Context-Aware Semantic Communication for the Wireless Networks

TL;DR

CaSemCom tackles the challenge of transmitting only task-relevant semantic content over dynamic wireless links, addressing inefficiencies of static SemCom pipelines. It introduces an LLM-based gating mechanism combined with a Mixture of Experts to dynamically select input content and activate modality-specific encoders, optimizing semantic fidelity under bandwidth and latency constraints. The paper demonstrates a multimodal, multi-user case study showing faster convergence, higher $SSIM$ and $ImageReward$, and reduced retransmission overhead under Rayleigh fading with $SNR$ in $[-13,30]$ dB. The work advances context-aware SemCom by unifying linguistic, wireless, and semantic cues and enables scalable, reusable semantic encoders for future wireless systems. The practical impact lies in supporting real-time AR/VR, autonomous driving, and Metaverse services with lower bandwidth while preserving meaning.
========
List every application the CaSemCom summary above says the work supports in practice.
========
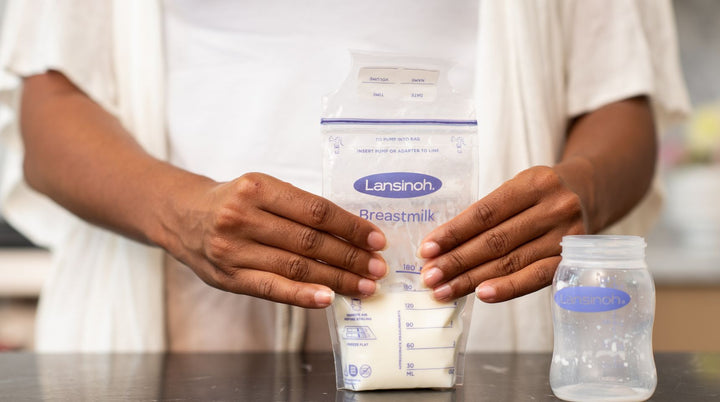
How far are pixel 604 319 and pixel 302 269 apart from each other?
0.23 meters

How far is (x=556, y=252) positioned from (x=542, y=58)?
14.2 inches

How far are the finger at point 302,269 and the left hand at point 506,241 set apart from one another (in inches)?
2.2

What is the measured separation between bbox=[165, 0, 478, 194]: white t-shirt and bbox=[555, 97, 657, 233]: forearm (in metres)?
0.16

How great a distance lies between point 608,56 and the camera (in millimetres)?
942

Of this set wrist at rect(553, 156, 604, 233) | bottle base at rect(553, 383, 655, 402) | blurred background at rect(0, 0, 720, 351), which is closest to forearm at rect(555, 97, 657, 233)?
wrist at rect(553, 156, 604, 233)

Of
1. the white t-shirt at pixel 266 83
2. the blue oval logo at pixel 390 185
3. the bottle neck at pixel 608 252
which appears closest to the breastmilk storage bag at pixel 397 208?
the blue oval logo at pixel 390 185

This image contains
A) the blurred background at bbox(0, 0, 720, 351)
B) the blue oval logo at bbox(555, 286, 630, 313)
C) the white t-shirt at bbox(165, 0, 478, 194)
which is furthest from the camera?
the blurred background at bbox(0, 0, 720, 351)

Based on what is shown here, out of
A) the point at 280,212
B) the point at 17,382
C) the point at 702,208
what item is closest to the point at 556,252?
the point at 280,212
========
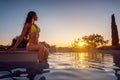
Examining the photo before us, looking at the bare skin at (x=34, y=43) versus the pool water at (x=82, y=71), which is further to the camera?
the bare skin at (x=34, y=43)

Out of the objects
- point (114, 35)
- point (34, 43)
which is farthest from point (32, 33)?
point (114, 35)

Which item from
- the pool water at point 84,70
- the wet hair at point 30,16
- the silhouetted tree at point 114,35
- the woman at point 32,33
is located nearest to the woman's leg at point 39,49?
========
WRITTEN ANSWER: Real-time AR/VR, autonomous driving, and Metaverse services.